### [SOURCE MATERIAL]
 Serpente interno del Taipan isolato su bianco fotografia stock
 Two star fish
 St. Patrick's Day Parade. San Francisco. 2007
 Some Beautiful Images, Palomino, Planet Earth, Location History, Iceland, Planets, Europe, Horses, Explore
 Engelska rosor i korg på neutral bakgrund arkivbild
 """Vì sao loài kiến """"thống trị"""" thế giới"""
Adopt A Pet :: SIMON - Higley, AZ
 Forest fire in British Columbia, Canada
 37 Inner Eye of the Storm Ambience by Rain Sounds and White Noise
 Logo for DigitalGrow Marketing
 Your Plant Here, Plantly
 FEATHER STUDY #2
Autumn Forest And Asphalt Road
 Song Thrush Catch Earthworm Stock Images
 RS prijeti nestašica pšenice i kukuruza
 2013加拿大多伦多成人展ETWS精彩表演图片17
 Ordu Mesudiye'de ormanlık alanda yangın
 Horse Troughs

--

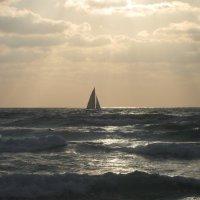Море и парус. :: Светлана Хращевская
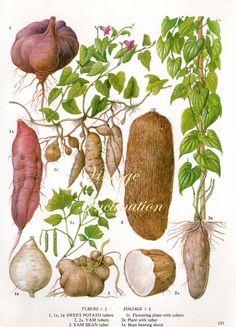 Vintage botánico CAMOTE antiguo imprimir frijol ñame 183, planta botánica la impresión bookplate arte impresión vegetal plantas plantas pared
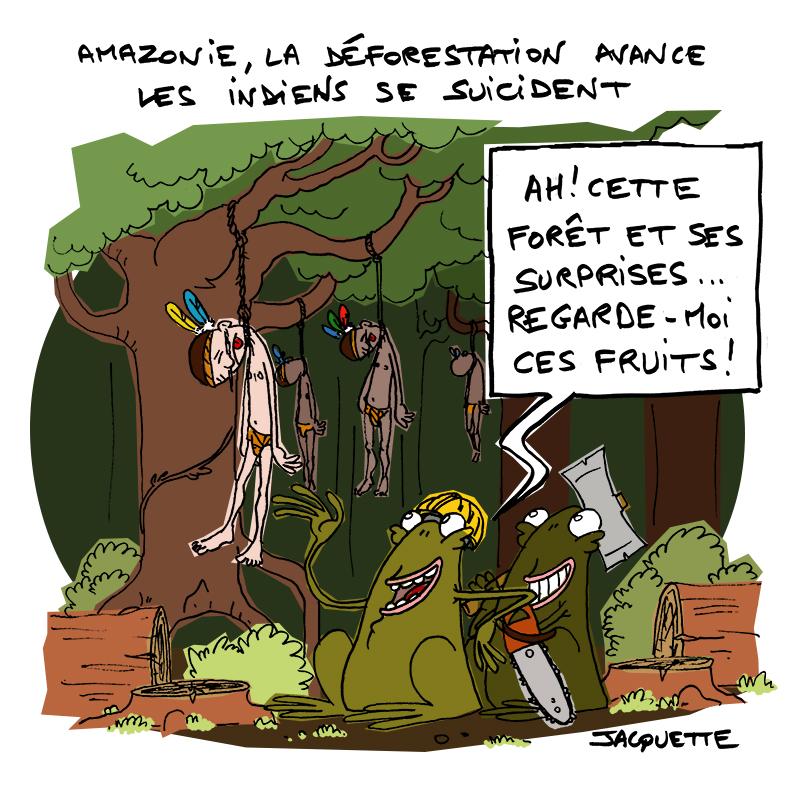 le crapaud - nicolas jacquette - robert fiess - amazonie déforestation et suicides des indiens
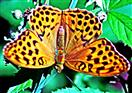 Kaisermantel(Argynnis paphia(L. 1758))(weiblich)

* * *

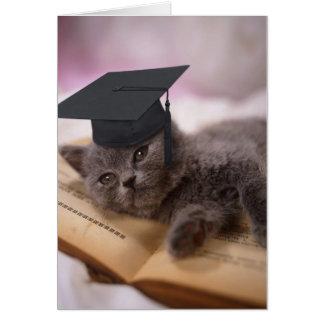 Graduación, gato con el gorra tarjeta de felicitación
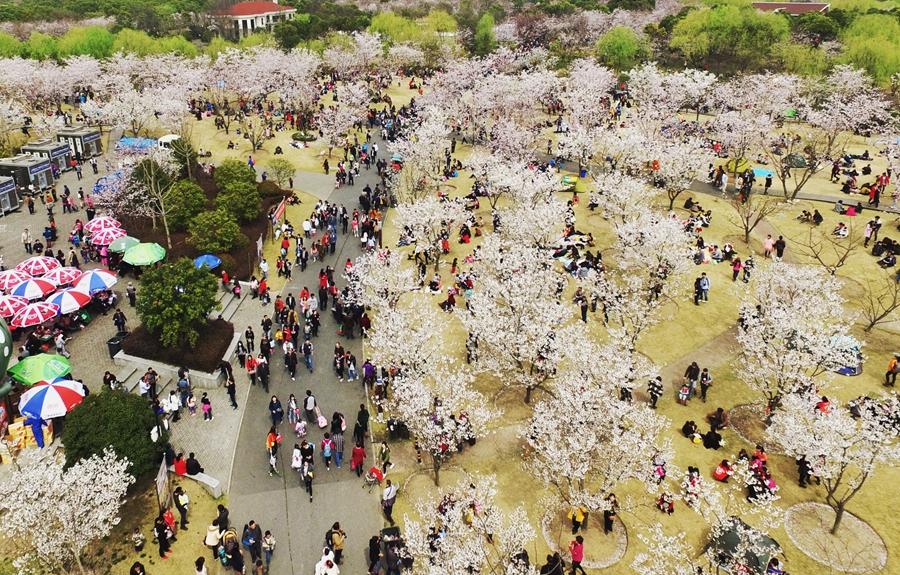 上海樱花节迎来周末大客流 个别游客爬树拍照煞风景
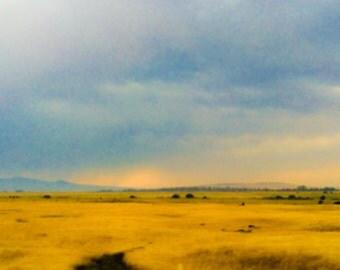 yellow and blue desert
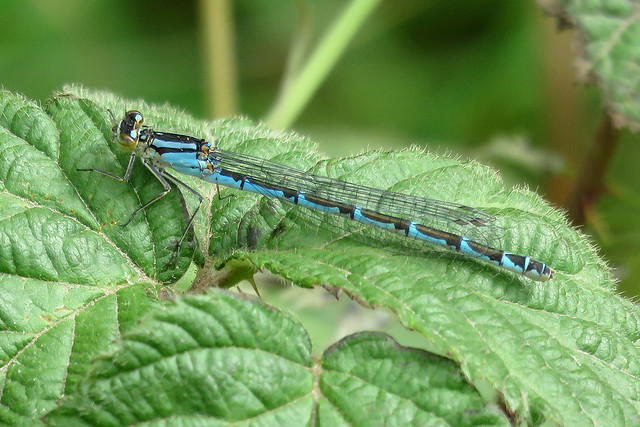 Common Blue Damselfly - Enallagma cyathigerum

### [WHAT THE TASK ASKS]
Copy, exactly and only, the lines above that begin with the one containing "Some Beautiful Images, Palomino, Planet" and finish with the one containing "Logo for DigitalGrow Marketing".

### [ANSWER SPACE]
 Some Beautiful Images, Palomino, Planet Earth, Location History, Iceland, Planets, Europe, Horses, Explore
 Engelska rosor i korg på neutral bakgrund arkivbild
 """Vì sao loài kiến """"thống trị"""" thế giới"""
Adopt A Pet :: SIMON - Higley, AZ
 Forest fire in British Columbia, Canada
 37 Inner Eye of the Storm Ambience by Rain Sounds and White Noise
 Logo for DigitalGrow Marketing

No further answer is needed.